Ideally, I suggest biofuels should be shaved from some perennial crop; otherwise, you've left a big patch of bare dirt that's going to erode very fast.
I once heard that high rise living was the most eco-friendly way of living in terms of energy/water use. Seem plausible to me.
I completely disagree, from a systems design point of view. We had a good discussion about that elsewhere.
I also want to add water consumption and reduction to this thread. I'm constantly horrified how much water is wasted. We really could put waste water to much better uses.
Yeah, that's true, but people tend to think in terms of domestic waste, which is a drop in the ocean (haha) compared to what gets used by agriculture and industry. It's quite a subtle issue. Waste is only truly "waste" if the water is polluted in some way, for example by detergents or agricultural chemicals. There's nothing wrong with taking a 200-litre shower and dumping the water back into the river. It just re-enters the water cycle and all is well. The problem is that you've also dumped 200x4.2x25'C = 21MJ = 6kWh of energy down the drain too (assuming it was a hot shower), and the detergents you've used will have some adverse affect on the river ecosystem, especially if you're one of a million other people doing the same thing. What unregulated industry does is a hundred times worse. Fertilizer and pesticide runoff also causes major ecosystem disruption.
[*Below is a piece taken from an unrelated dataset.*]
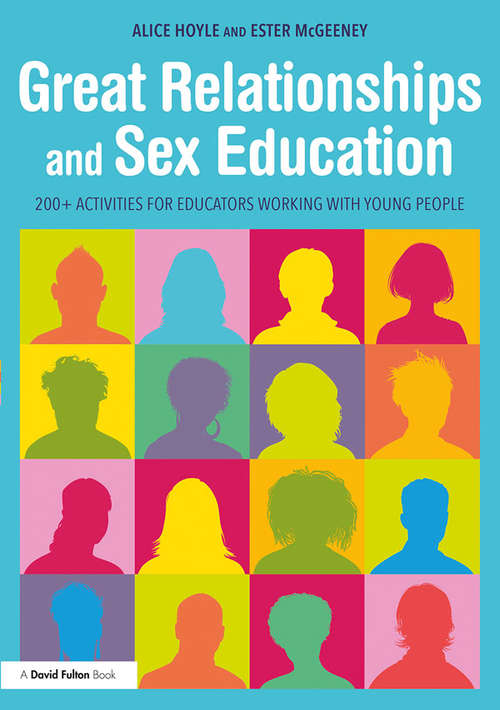 Great Relationships and Sex Education: 200+ Activities for Educators Working with Young People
One particular "waste" of water that irritates me is the management of urban runoff. A lot of city infrastructure is devoted to catching, channelling and "disposing of" rainwater. A properly-designed city should (a) contain mostly green spaces that will naturally use this water to produce something useful (biofuel, food, whatever), with minimal costs or human management; and (b) collect, store, and locally filter water from rooftops for domestic use. To collect water in reservoirs and then build a cats-cradle of pipes to distribute it (and a parallel network to throw away water that falls out of the sky!) is utterly ridiculous. I have no idea who came up with such a stupid design, but we ought to have an annual celebration like Guy Fawkes' where he's drowned in effigy.
Anyway, like you said, these things are all interrelated. You can't just talk about CO2, or energy, or water use, or environmental pollution; they're inseparable. That's what makes this stuff such an interesting topic!